### WHAT THE TASK ASKS
From the listing below, give again exactly the lines from the line with "tragedies and triumphs" to the line with "Liderki Biznesu. Jak", ends included, without any pictures.

### PROVIDED RECORDS
----------

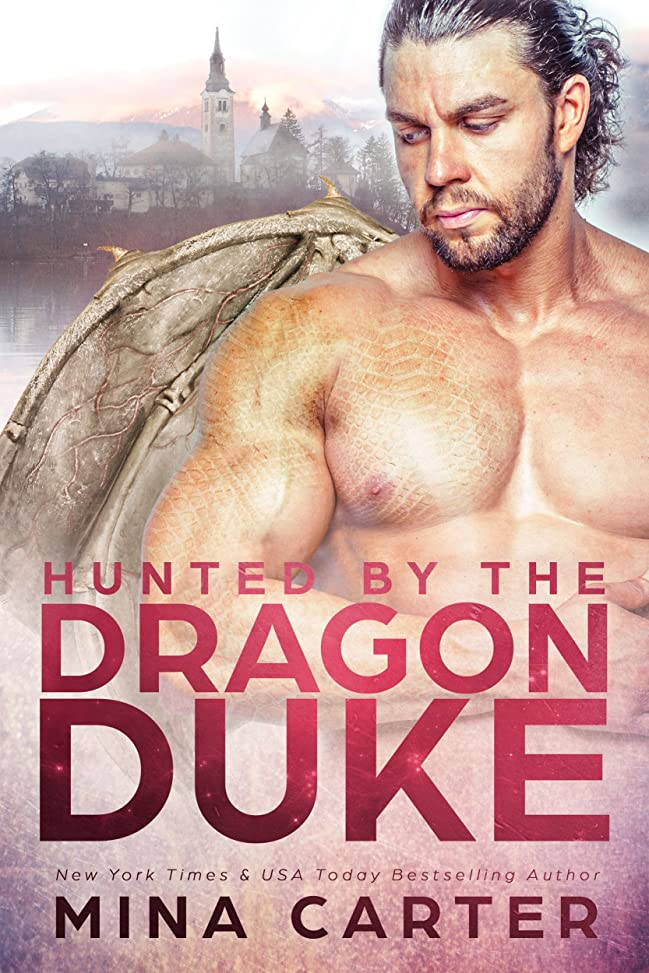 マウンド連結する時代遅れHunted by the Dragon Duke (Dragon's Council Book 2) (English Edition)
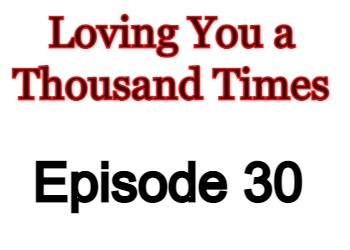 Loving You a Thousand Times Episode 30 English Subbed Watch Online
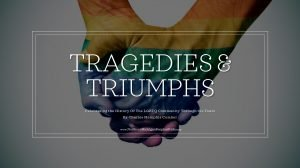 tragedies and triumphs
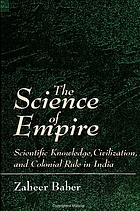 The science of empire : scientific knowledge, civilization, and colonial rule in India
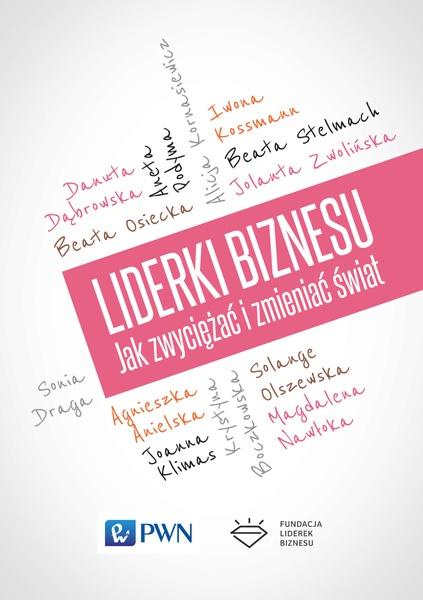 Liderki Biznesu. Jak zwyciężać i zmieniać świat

----------

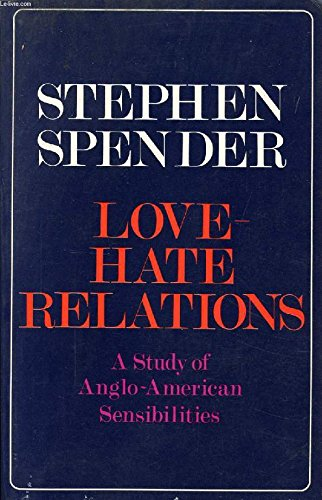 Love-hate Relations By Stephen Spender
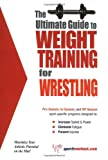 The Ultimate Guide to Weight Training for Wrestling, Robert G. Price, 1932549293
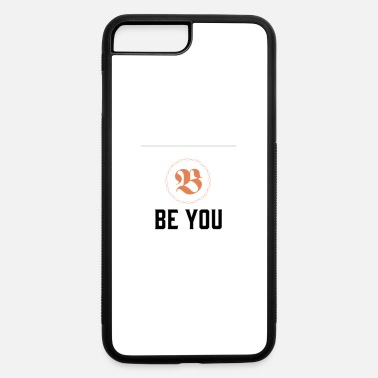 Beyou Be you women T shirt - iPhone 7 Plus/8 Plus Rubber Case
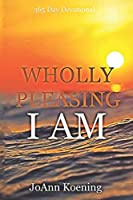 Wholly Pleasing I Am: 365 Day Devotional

----------

### SOLUTION TO THIS EXERCISE
 tragedies and triumphs
 The science of empire : scientific knowledge, civilization, and colonial rule in India
 Liderki Biznesu. Jak zwyciężać i zmieniać świat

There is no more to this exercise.